It seems that clang does not support anything like -fallow-store-data-races now.

I have posted in fortran-lang discourse (What Ofast means for Fortran developers - Fortran Discourse) to check what Ofast means for Fortran developers.

Thanks for the feedback @h-vetinari, I will add a test to ensure flang supports -Ofast -fno-fast-math.

1 Like

As for the other flags gfortran enables:

  • -fsignaling-nans this requires -ftrapping-math which will not be supported for now as noted above
  • -fcx-limited-range loosens a C standard library requirement and so is not relevant here
  • -fexcess-precision=fast is also only relevant to C
  • -fallow-store-data-races: as mentioned by @szakharin, clang doesn’t support this and on a quick search I couldn’t find any relevant LLVM attributes so presumably these optimizations are not implemented.

Thanks @jeanPerier for the clarification about stack-arrays. This will need to be fixed. Would it be acceptable for this to be a TODO to land after -Ofast and -ffast-math?

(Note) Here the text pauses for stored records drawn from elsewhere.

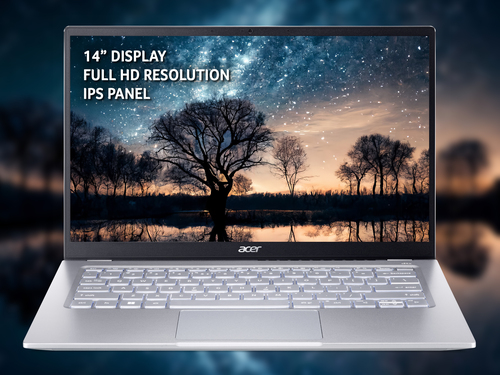 Acer Swift 3 laptop (SF314-43) - AMD Ryzen 7 – image 3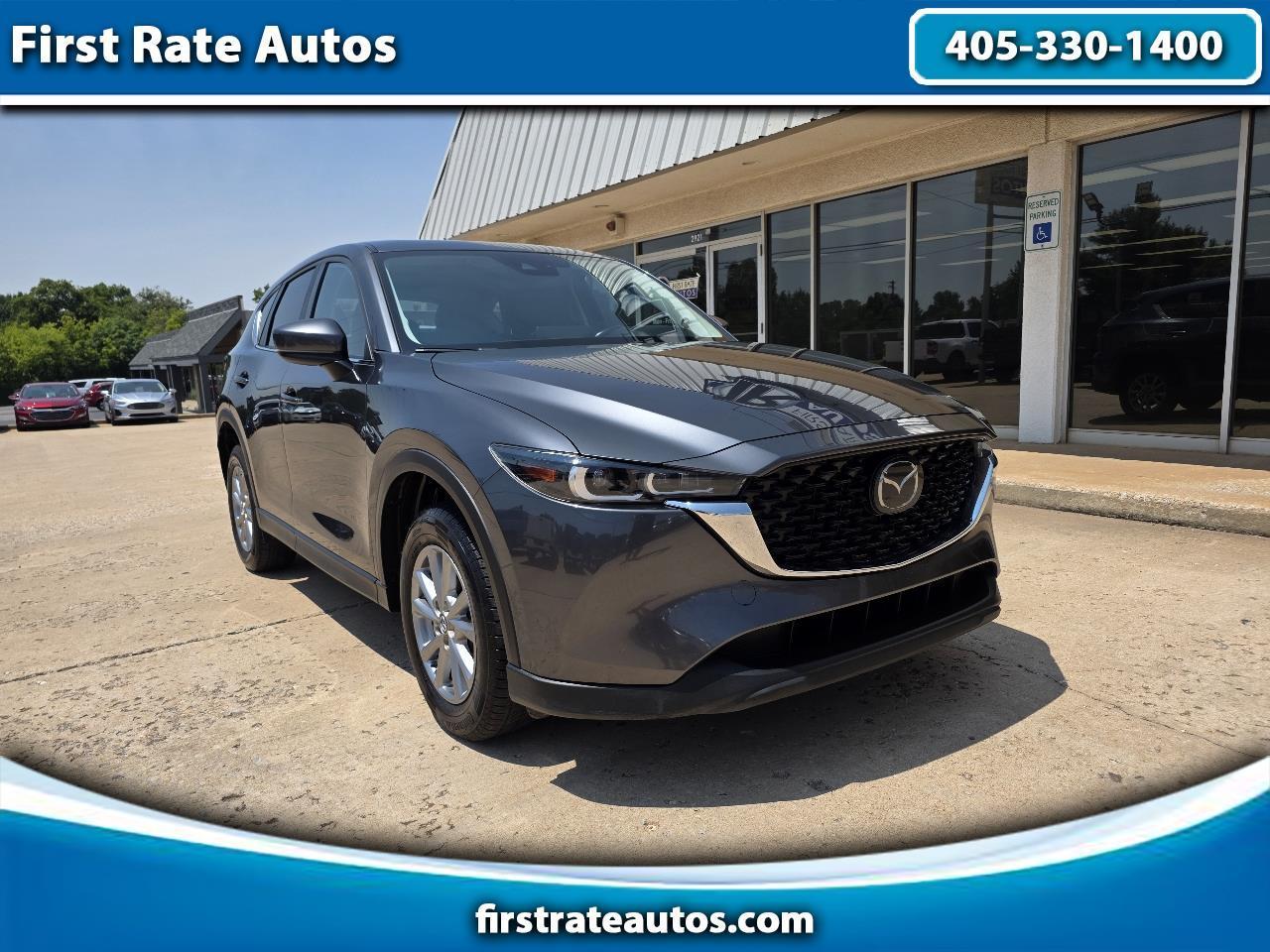 2023 Mazda CX-5 2.5 S Preferred Package AWD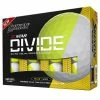 Srixon Z-Star Tour Divide Golf Balls | Yellow/White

I put a patch implementing this up for review ⚙ D138675 [flang] Add -ffast-math and -Ofast

Thanks @tblah for comparing the options with gfortran. I think the one option that you probably missed is regarding the handling of subnormal numbers (See Optimizations enabled by -ffast-math – Krister Walfridsson's blog – Compilers, programming languages, etc.). These are small numbers which are expensive to compute. I believe gfortran and clang handles these by linking in a global static constructor that runs before main and disables subnormals (sets to zero). See Clang Compiler User’s Manual — Clang 18.0.0git documentation. Classic-Flang based compilers and nvfortran has options Mflushz, Mdaz to control this and this flag is added as part of -fast. I think we should clarify what is the situation regarding this in Flang.

I think this should be OK in the spirit of making progress. Please update the status in this ticket [Flang] Add support for `-fstack-arrays` option · Issue #59231 · llvm/llvm-project · GitHub. Open a separate RFC for this topic if required.

Since this was requested, please summarise a comparison with gfortran Ofast and nvfortran -fast in a page in the flang/docs directory.

nvfortran desribes -fast in the following page: HPC Compilers User's Guide Version 23.11 for ARM, OpenPower, x86.

Thanks @kiranchandramohan. It turns out we do link to crtfastmath.o when -ffast-math is specified, the same as clang. I have added a test for this.

I also added a comparisons with gfortran and nvfortran in documentation in the patch.

1 Like

BTW, I just wrote a proposal for Clang to treat -Ofast as -O3, and not imply -ffast-math. If that is implemented, we may want to have Flang do the same.